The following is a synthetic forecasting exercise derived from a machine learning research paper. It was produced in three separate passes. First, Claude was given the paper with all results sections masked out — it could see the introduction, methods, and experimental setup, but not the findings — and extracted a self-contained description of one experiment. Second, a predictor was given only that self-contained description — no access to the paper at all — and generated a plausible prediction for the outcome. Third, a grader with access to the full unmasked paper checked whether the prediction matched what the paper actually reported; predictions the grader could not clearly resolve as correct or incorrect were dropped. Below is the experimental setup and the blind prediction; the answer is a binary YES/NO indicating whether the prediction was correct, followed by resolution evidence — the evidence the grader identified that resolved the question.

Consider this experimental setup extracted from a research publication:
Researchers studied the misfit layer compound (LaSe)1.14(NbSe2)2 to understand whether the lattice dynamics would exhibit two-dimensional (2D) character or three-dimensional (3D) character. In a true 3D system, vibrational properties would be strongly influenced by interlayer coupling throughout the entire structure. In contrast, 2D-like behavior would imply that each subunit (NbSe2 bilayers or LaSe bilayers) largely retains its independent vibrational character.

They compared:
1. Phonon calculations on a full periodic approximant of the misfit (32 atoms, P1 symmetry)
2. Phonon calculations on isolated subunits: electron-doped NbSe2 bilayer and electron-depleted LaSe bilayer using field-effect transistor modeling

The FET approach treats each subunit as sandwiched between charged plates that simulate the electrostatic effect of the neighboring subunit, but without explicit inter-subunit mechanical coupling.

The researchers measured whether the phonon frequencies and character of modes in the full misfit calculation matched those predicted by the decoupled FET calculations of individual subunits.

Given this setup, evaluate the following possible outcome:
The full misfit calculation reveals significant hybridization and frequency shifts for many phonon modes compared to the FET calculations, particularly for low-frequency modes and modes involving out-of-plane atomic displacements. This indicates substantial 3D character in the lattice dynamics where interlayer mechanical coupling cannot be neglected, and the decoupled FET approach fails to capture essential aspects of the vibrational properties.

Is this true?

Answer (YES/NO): NO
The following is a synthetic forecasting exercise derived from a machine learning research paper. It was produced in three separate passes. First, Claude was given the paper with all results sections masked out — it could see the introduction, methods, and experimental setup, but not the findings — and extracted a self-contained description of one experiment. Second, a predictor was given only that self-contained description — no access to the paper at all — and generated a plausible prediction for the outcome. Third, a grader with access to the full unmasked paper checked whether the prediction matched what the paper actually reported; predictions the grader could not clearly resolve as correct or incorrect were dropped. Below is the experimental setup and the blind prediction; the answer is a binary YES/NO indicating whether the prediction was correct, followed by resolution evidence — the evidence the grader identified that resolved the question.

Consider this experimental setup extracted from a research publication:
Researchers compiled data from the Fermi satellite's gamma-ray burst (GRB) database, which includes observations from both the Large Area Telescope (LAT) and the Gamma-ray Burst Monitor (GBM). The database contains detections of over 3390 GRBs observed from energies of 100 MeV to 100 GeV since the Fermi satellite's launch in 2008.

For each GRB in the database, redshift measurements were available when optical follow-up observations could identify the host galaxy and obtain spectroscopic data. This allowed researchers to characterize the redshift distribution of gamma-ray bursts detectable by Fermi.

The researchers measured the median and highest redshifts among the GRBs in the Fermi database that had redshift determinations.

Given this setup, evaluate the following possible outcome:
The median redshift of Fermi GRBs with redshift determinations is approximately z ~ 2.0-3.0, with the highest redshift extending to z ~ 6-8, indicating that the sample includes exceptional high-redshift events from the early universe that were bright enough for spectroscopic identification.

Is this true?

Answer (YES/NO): NO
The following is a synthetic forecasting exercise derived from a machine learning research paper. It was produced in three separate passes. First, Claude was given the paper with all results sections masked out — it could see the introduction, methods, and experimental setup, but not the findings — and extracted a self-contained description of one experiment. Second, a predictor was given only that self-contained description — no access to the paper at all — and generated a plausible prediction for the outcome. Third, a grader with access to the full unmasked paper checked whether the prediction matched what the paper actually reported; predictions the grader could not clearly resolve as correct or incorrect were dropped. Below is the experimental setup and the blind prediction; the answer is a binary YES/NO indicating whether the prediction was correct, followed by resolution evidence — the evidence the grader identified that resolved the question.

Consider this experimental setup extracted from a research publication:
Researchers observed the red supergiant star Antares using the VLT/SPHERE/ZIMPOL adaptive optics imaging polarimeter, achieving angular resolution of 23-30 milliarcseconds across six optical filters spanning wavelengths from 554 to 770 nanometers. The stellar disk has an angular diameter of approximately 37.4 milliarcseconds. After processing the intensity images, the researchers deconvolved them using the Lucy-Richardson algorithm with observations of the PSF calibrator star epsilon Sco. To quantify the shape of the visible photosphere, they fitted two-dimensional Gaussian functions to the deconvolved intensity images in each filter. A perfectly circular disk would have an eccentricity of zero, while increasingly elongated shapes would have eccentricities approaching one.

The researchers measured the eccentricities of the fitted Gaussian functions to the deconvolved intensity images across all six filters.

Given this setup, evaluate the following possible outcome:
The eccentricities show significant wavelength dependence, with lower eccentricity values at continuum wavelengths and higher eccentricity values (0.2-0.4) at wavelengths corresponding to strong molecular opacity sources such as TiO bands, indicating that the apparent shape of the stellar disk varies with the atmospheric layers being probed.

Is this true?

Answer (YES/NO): NO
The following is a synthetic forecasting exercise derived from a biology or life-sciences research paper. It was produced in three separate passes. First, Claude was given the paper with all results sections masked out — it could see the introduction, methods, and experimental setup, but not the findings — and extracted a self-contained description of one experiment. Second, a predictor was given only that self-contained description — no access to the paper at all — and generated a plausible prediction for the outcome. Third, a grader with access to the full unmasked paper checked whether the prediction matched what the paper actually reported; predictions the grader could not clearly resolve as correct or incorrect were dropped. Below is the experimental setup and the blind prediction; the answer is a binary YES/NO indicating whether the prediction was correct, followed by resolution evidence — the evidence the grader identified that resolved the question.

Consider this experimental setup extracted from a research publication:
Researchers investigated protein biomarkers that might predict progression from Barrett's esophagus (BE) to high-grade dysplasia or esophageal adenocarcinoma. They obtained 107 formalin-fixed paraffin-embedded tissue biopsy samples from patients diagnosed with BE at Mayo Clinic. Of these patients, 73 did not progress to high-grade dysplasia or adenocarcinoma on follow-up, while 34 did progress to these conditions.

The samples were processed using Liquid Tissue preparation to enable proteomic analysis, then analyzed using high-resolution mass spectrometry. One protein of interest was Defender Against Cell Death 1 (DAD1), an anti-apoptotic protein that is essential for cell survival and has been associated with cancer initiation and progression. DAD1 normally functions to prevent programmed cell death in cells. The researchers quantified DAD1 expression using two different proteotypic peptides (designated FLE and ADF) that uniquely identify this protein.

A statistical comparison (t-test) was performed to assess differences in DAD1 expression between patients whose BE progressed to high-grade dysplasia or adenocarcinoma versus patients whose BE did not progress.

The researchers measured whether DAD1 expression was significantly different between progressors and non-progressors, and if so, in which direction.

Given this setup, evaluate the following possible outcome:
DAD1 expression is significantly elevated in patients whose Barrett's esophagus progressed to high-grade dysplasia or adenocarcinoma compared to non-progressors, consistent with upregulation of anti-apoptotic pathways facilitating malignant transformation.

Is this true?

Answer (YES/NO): NO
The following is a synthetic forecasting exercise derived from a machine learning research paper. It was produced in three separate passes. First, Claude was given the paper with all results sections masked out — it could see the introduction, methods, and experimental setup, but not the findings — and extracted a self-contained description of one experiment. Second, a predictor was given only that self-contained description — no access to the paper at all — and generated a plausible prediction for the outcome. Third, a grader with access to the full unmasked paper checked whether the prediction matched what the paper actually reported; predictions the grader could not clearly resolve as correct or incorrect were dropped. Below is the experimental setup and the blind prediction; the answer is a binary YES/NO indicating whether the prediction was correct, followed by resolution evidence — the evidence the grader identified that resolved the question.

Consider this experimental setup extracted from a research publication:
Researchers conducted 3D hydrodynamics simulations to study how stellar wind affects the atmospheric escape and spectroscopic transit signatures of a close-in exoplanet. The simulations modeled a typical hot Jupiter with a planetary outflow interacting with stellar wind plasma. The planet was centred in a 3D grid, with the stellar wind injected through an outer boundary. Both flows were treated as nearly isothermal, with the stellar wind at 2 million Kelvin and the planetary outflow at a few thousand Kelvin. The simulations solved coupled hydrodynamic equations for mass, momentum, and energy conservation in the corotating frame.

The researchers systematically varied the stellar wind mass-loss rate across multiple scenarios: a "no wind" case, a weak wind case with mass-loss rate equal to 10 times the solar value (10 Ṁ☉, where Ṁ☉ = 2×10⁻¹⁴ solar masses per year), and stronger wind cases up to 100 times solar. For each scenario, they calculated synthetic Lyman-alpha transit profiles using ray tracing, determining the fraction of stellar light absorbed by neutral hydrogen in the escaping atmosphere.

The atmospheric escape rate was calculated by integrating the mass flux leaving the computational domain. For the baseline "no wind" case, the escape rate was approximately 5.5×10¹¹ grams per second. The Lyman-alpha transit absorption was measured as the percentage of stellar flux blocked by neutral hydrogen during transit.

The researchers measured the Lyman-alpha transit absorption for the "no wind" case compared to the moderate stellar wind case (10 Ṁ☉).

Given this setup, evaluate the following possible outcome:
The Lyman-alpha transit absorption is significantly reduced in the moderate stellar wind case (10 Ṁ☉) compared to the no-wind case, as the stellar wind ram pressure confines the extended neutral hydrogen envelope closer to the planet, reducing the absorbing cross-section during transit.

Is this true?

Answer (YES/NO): YES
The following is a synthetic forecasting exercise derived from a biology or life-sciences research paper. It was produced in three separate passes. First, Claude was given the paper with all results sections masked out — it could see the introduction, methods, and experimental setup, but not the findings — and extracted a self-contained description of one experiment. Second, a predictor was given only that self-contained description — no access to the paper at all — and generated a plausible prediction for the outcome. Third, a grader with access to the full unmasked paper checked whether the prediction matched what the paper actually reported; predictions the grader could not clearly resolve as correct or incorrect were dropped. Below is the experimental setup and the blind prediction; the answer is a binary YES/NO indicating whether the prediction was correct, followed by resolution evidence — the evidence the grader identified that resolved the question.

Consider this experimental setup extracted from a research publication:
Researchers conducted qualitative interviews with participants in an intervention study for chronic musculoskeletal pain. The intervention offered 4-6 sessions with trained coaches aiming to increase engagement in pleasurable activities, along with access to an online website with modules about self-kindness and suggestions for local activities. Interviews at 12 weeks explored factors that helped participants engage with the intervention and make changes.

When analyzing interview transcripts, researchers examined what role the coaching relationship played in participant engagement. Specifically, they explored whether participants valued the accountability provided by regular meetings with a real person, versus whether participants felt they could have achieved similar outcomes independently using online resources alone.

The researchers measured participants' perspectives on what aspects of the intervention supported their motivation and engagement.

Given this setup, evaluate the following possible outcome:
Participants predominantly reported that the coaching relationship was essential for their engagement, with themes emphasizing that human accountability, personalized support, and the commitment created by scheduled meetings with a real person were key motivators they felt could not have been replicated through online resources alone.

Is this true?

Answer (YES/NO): YES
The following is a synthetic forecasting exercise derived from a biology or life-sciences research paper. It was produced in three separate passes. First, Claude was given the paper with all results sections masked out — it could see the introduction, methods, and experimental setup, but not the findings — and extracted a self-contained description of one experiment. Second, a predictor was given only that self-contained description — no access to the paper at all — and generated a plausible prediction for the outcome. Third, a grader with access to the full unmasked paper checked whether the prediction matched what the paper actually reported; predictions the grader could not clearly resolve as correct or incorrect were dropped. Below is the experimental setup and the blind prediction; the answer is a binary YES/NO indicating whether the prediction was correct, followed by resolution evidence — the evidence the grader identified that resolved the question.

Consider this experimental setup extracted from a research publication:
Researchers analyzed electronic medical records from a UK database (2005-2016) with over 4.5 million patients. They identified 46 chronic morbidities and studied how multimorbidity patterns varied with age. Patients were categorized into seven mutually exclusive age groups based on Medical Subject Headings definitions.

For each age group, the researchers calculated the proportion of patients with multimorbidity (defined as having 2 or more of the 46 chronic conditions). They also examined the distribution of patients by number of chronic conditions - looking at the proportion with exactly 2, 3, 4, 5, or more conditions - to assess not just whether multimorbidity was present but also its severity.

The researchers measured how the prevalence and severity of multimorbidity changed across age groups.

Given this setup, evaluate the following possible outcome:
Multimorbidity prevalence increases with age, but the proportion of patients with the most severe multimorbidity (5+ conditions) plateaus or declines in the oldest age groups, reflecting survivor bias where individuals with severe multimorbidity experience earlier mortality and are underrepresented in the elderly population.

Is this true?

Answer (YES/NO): NO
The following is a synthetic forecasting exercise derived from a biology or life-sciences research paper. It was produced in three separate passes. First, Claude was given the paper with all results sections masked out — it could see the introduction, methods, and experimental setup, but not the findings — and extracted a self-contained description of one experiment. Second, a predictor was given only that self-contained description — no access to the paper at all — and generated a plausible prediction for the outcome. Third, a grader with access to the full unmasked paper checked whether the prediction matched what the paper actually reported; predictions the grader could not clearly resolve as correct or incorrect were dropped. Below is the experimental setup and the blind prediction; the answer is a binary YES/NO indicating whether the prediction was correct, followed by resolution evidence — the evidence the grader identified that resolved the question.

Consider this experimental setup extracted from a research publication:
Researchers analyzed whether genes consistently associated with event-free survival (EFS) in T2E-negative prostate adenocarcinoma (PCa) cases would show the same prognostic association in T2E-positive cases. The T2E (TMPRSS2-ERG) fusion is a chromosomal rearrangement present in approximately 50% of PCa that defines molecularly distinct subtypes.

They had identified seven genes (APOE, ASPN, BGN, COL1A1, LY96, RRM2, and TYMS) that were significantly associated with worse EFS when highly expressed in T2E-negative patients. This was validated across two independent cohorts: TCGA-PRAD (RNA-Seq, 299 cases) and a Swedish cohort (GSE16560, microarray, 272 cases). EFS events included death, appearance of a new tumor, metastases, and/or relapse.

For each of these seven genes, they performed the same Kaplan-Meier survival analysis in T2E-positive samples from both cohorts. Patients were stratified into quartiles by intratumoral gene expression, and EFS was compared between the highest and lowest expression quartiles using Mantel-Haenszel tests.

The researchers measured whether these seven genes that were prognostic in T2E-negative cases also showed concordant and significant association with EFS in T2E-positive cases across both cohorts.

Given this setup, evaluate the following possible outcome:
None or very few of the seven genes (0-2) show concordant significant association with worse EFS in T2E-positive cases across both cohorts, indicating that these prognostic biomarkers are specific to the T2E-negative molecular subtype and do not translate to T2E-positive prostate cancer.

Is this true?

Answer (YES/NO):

- - - - - - -

◆ WHAT TO WORK ON ◆
Reprint exactly the lines above that start at the one with "2. Phonon calculations" and end at the one with "The FET approach", keeping both and adding none.

◆ SOLUTION BELOW ◆
2. Phonon calculations on isolated subunits: electron-doped NbSe2 bilayer and electron-depleted LaSe bilayer using field-effect transistor modeling

The FET approach treats each subunit as sandwiched between charged plates that simulate the electrostatic effect of the neighboring subunit, but without explicit inter-subunit mechanical coupling.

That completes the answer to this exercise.